---- Source excerpt
In practice, such a product can be numerically unstable. Indeed, multiplying small values together can lead to arithmetic underflow, the situation in which the digital representation of a floating point number reaches its limit. This problem can be circumvented by taking the logarithm of the likelihood because the logarithm transforms products into sums:

(153)\[\begin{equation} \log\mathcal{L}(\theta|\mathbf{x}, \mathbf{y}) = \sum_{i=1}^N \log\mathcal{L}(\theta|x_i,y_i) \end{equation}\]

We can take the sum of the log of the output of our likelihood method applied to the full dataset to get a better idea of how different \(\hat{\theta}\) compare. We can also plot the different distribution densities over our dataset and see how they line up qualitatively.

Execute this cell to visualize different distribution densities

# @markdown Execute this cell to visualize different distribution densities
theta_hats = [0.5, 1.0, 2.2]
fig, axes = plt.subplots(ncols=3, figsize=(16, 4))
--------
---- Given information
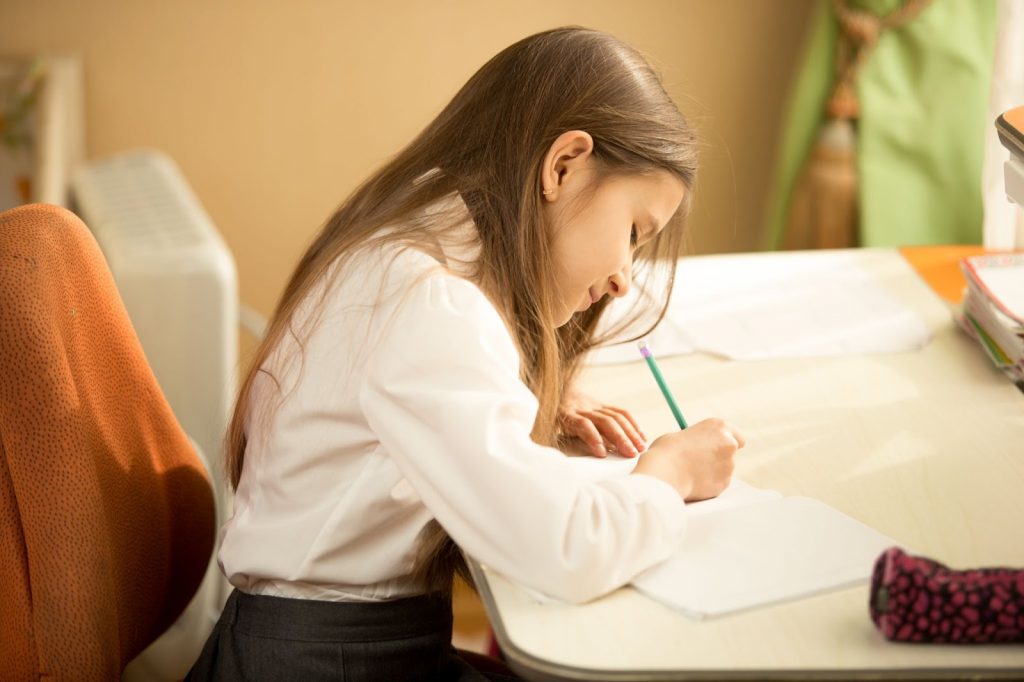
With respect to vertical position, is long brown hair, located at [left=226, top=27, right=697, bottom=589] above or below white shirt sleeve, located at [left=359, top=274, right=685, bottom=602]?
above

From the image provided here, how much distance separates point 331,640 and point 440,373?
0.90ft

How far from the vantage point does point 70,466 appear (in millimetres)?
994

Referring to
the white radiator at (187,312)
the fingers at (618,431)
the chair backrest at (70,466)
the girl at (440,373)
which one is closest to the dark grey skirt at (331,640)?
the girl at (440,373)

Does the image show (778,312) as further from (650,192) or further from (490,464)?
(490,464)

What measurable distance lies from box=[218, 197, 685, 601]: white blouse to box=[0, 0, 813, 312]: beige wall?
1330 millimetres

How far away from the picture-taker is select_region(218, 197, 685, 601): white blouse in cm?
88

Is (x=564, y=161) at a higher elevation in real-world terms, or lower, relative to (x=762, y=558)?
higher

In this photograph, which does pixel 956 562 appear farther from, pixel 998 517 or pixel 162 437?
pixel 162 437

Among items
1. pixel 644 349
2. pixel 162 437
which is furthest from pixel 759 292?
pixel 162 437

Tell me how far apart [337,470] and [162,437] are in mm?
242

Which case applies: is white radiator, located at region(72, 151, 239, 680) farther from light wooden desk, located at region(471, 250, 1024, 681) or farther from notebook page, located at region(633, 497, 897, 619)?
notebook page, located at region(633, 497, 897, 619)

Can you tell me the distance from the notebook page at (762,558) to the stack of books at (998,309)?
389 mm

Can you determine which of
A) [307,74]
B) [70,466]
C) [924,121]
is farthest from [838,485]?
[307,74]

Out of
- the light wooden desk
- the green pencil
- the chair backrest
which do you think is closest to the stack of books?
the light wooden desk
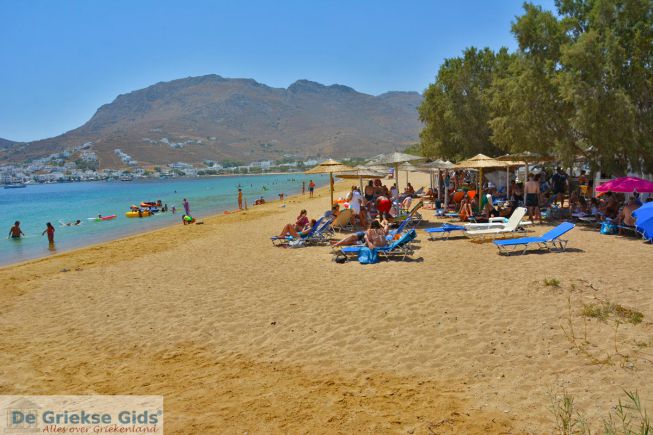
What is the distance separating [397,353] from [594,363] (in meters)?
1.88

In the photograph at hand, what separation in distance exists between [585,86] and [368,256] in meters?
7.28

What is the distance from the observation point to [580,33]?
40.2 ft

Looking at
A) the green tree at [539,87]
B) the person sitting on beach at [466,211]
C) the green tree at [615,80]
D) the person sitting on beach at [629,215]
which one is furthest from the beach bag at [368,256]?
the green tree at [539,87]

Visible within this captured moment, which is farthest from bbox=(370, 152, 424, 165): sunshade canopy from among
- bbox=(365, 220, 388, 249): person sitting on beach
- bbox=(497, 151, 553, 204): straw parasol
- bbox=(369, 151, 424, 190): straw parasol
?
bbox=(365, 220, 388, 249): person sitting on beach

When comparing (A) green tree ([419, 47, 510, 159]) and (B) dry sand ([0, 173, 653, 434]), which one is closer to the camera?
(B) dry sand ([0, 173, 653, 434])

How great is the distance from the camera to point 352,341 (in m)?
5.11

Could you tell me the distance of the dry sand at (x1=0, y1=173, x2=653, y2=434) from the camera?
3748mm

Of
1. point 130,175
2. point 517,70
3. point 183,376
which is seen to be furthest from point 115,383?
point 130,175

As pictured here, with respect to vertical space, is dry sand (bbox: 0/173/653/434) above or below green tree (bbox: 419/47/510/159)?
below

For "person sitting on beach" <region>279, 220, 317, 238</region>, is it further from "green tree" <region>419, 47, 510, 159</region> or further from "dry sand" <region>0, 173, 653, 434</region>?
"green tree" <region>419, 47, 510, 159</region>

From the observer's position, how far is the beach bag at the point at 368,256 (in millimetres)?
8656

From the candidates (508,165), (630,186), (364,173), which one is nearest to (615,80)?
(630,186)

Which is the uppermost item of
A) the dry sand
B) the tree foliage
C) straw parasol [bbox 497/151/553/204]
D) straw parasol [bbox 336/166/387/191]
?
the tree foliage

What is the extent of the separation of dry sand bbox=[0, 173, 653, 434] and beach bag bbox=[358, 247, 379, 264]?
18 cm
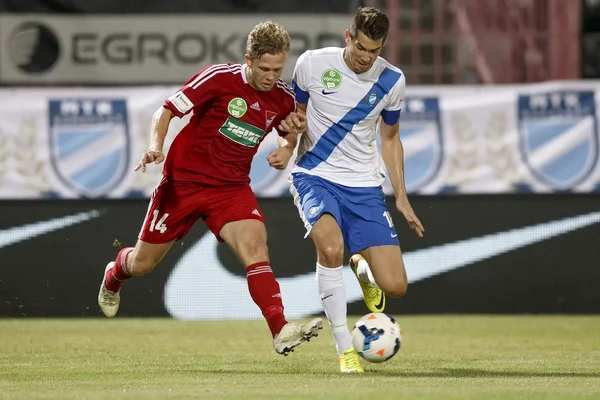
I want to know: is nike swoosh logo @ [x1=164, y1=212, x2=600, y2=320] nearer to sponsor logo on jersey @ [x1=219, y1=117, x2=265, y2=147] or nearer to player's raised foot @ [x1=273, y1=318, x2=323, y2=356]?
sponsor logo on jersey @ [x1=219, y1=117, x2=265, y2=147]

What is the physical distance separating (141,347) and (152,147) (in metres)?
2.33

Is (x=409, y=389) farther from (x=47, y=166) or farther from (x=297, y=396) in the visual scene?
(x=47, y=166)

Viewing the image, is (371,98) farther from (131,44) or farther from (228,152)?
(131,44)

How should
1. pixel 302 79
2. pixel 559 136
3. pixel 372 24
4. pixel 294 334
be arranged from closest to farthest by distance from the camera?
1. pixel 294 334
2. pixel 372 24
3. pixel 302 79
4. pixel 559 136

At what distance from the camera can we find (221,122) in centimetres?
805

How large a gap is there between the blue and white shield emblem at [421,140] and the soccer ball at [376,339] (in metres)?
4.74

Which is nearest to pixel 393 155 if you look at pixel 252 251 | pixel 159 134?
pixel 252 251

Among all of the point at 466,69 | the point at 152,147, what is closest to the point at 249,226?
the point at 152,147

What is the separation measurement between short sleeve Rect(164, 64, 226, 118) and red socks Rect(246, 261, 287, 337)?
1.11m

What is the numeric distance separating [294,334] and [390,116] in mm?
1712

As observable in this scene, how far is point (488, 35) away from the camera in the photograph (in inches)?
561

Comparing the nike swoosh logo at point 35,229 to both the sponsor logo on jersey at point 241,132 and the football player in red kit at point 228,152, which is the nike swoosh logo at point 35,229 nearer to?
the football player in red kit at point 228,152

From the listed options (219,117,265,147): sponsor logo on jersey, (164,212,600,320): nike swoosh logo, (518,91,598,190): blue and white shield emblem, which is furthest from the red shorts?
(518,91,598,190): blue and white shield emblem

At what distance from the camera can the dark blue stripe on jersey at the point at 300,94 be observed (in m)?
8.07
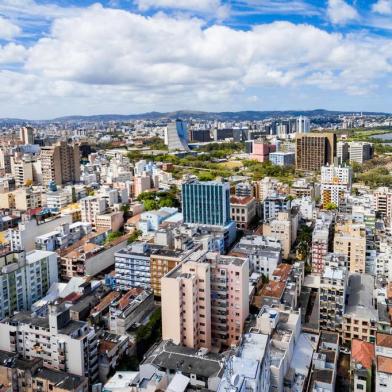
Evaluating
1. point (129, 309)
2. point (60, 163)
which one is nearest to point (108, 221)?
point (129, 309)

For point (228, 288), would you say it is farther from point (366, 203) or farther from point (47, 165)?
point (47, 165)

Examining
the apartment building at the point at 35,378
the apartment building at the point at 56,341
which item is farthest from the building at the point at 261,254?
the apartment building at the point at 35,378

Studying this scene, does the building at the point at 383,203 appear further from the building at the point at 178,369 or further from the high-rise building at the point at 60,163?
the high-rise building at the point at 60,163

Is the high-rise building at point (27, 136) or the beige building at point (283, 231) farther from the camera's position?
the high-rise building at point (27, 136)

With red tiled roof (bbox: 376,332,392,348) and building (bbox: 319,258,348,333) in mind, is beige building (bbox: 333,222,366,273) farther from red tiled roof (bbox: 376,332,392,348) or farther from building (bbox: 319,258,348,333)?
red tiled roof (bbox: 376,332,392,348)

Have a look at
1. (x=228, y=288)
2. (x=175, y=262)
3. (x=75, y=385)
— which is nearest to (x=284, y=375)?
(x=228, y=288)

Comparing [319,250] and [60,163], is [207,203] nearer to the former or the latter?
[319,250]
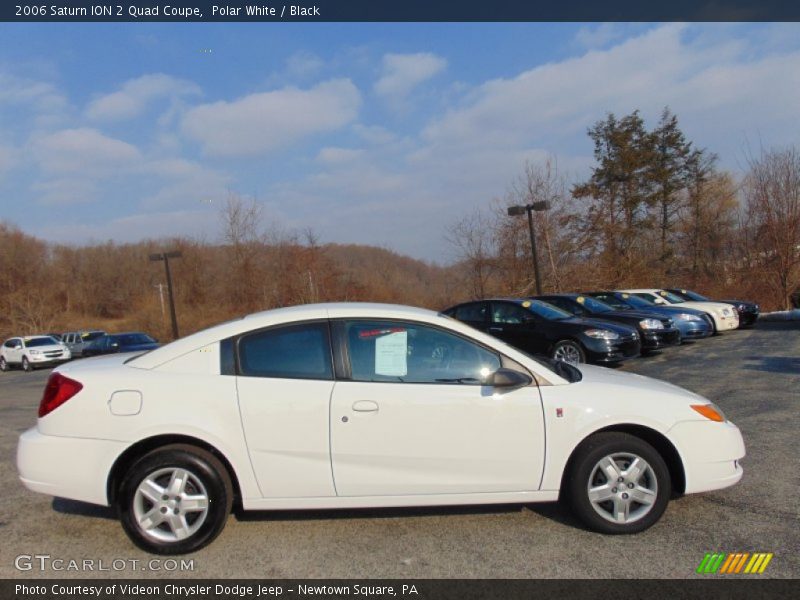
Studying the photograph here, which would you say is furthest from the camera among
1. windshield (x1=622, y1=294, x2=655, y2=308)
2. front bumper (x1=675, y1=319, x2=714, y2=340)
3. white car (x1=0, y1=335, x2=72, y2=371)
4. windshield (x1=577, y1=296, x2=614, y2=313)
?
white car (x1=0, y1=335, x2=72, y2=371)

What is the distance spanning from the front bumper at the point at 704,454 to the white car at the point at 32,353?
1037 inches

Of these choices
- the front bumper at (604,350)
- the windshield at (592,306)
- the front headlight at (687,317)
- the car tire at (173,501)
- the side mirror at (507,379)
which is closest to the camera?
the car tire at (173,501)

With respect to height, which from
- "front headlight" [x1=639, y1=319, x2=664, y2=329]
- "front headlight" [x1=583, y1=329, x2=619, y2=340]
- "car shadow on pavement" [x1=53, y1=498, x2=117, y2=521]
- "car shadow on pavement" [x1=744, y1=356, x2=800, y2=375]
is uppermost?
"front headlight" [x1=583, y1=329, x2=619, y2=340]

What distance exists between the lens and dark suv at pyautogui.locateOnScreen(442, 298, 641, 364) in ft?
33.2

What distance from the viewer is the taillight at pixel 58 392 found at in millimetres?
3623

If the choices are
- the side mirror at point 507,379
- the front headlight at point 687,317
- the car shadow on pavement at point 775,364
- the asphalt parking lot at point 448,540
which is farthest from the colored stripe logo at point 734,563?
the front headlight at point 687,317

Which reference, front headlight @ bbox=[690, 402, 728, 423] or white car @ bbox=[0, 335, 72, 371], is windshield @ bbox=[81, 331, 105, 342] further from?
front headlight @ bbox=[690, 402, 728, 423]

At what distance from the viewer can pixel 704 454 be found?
3719 millimetres

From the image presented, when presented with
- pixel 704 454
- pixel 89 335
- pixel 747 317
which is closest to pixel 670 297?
pixel 747 317

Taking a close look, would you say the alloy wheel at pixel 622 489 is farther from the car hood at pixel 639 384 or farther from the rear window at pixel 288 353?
the rear window at pixel 288 353

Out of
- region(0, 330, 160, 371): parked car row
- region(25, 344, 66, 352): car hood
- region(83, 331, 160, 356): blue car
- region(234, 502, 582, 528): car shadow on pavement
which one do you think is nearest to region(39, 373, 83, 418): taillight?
region(234, 502, 582, 528): car shadow on pavement

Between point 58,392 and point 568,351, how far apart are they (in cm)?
847

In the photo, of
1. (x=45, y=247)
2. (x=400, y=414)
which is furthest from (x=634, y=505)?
(x=45, y=247)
--------
> [Stated exercise 1] Return the log-likelihood passage, word for word, between "We can take" and "line up qualitatively.", inclusive.
> [Stated exercise 2] Resume the log-likelihood passage from the point where it stops.

> [Output 1]
We can take the sum of the log of the output of our likelihood method applied to the full dataset to get a better idea of how different \(\hat{\theta}\) compare. We can also plot the different distribution densities over our dataset and see how they line up qualitatively.

> [Output 2]
for theta_hat, ax in zip(theta_hats, axes):
  ll = np.sum(np.log(likelihood(theta_hat, x, y)))  # log likelihood
  im = plot_density_image(x, y, theta_hat, ax=ax)
  ax.scatter(x, y)
  ax.set(title=fr'$\hat{{\theta}}$ = {theta_hat}, log likelihood: {ll:.2f}')
plt.colorbar(im, ax=ax);

Using the log likelihood calculation, we see that \(\mathcal{L}(\theta=1.0) > \mathcal{L}(\theta=0.5) > \mathcal{L}(\theta=2.2)\).

This is great: now we have a way to compare estimators based on likelihood. But like with the MSE approach, we want an analytic solution to find the best estimator. In this case, we want to find the estimator that maximizes the likelihood.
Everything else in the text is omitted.